驚きで呼吸が止まりながらも、急いで背を向けたとき、浴室に気だるそうな低い声が響いた。
「悪い、食事は明日の朝にいただく」
何事もなかったかのように、ひたひたとタイルを歩いて出ていく。
一方、今までの距離感をぶち壊す衝撃を受けた私は、足音が遠ざかっても、しばらくその場から動けなかった。
寝ぼけていたから、あんなに無防備だったの? それとも、意識もしていない私に見られたところで関係ないって思ってる?
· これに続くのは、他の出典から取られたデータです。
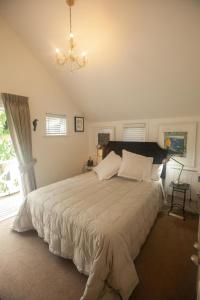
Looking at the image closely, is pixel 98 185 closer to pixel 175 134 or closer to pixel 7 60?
pixel 175 134

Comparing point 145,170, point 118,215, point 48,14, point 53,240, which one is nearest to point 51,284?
point 53,240

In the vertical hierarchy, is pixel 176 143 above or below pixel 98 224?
above

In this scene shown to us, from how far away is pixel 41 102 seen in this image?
3.13 m

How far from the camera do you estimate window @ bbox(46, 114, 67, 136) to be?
3.33m

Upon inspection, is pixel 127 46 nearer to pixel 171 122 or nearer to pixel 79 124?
pixel 171 122

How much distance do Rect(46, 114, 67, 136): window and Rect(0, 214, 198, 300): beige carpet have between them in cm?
199

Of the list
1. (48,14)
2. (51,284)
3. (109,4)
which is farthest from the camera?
(48,14)

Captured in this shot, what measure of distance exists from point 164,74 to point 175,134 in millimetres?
1161

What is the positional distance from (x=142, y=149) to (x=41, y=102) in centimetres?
230

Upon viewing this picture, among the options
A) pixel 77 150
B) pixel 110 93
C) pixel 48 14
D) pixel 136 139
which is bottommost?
pixel 77 150

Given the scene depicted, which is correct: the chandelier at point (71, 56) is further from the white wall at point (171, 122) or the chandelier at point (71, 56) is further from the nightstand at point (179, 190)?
the nightstand at point (179, 190)

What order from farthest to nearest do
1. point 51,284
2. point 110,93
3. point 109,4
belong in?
point 110,93 → point 109,4 → point 51,284

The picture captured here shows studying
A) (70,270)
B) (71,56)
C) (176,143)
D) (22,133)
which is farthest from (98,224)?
(176,143)

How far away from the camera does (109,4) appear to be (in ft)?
5.87
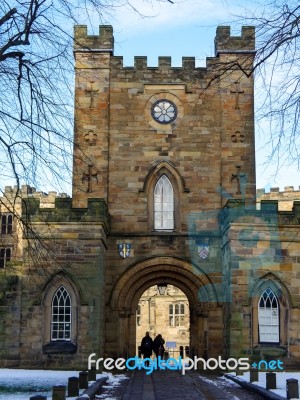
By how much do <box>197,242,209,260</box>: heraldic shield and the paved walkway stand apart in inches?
163

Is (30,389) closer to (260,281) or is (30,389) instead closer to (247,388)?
(247,388)

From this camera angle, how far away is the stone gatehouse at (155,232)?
20953 millimetres

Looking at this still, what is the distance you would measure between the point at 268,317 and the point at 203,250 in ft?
11.4

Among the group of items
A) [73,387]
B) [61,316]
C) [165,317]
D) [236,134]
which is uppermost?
[236,134]

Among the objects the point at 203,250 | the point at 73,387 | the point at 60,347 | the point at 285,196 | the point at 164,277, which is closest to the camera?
the point at 73,387

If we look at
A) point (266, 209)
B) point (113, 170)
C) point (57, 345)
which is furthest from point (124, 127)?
point (57, 345)

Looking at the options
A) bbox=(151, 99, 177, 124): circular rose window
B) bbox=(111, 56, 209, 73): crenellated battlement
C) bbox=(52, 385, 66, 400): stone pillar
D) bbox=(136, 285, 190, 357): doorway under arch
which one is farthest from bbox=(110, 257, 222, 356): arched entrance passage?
bbox=(136, 285, 190, 357): doorway under arch

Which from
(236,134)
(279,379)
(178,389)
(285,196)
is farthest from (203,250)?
(285,196)

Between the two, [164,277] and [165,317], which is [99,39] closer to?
[164,277]

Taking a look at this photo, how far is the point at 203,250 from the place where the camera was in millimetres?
23578

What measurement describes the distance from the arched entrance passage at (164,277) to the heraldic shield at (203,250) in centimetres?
47

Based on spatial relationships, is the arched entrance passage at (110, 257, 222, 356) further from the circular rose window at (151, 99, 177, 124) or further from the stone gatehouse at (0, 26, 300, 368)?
the circular rose window at (151, 99, 177, 124)

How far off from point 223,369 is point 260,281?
2948 mm

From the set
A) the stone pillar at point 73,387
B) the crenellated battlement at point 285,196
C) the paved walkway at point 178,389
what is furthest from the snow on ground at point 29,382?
the crenellated battlement at point 285,196
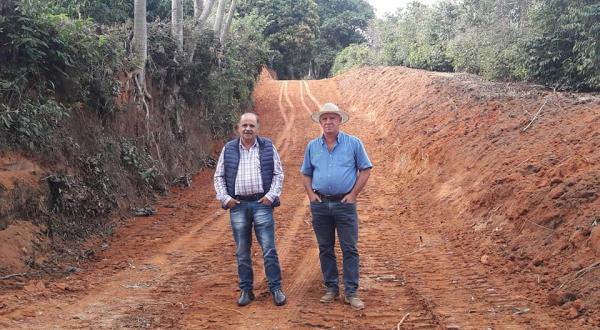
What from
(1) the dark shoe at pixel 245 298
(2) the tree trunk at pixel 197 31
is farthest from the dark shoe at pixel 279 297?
(2) the tree trunk at pixel 197 31

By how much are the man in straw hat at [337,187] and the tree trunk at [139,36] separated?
631cm

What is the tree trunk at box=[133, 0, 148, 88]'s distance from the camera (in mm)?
10117

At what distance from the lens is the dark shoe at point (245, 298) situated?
503 cm

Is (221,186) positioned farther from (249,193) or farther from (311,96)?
(311,96)

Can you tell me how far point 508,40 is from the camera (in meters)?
18.1

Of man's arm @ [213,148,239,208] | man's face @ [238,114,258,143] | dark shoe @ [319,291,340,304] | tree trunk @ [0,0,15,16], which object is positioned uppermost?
tree trunk @ [0,0,15,16]

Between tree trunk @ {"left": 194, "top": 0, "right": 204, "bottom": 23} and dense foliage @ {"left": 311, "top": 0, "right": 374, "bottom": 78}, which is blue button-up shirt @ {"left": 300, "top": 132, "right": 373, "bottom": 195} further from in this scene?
dense foliage @ {"left": 311, "top": 0, "right": 374, "bottom": 78}

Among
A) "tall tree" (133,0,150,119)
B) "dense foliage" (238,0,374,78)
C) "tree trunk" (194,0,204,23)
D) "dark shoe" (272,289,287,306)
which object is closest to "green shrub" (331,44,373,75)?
"dense foliage" (238,0,374,78)

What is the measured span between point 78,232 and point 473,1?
2061 centimetres

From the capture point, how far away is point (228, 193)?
5172mm

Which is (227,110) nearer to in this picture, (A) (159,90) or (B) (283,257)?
(A) (159,90)

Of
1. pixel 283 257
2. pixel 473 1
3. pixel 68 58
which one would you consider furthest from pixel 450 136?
pixel 473 1

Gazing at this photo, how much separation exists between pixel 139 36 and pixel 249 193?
6.50 m

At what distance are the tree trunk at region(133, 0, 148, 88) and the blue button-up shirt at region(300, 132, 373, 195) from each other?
6.30m
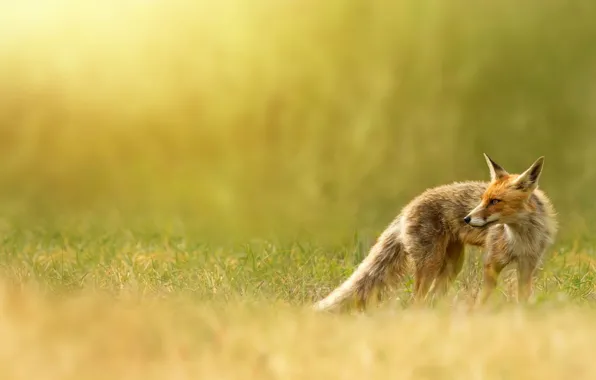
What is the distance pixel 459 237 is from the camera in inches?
267

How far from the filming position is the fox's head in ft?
20.0

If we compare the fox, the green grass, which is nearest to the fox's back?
the fox

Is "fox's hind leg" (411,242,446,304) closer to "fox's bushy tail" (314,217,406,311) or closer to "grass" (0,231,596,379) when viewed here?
"fox's bushy tail" (314,217,406,311)

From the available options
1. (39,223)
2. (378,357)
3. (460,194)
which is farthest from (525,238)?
(39,223)

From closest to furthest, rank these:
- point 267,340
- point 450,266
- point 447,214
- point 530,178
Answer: point 267,340, point 530,178, point 447,214, point 450,266

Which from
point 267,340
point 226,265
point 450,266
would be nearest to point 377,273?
point 450,266

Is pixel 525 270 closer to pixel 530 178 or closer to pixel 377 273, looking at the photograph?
pixel 530 178

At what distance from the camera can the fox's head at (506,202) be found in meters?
6.11

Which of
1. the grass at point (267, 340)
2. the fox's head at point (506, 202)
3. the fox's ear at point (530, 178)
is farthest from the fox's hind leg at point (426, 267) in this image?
the grass at point (267, 340)

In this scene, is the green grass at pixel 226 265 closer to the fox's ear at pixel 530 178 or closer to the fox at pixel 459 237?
the fox at pixel 459 237

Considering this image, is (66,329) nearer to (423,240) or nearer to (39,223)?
Result: (423,240)

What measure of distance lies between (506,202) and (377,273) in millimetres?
1210

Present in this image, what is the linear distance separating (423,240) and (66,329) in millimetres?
4013

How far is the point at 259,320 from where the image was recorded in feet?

冷静で余裕のある大人な性格だけど、誰もが見惚れる危うい色香をまとっていて、演技派で自由人なところもあって、初めて見る一面が出てくる度に惑わされる。
私は久我 椿を知らなすぎるんだ。この世で、一番夫のことがわからない。
次の日の朝、なんとなく寝不足気味で自室を出ると、完璧にスーツを着こなした彼がダイニングの椅子に座っていた。
優雅にコーヒーを飲む姿が理解できず、動きが止まる。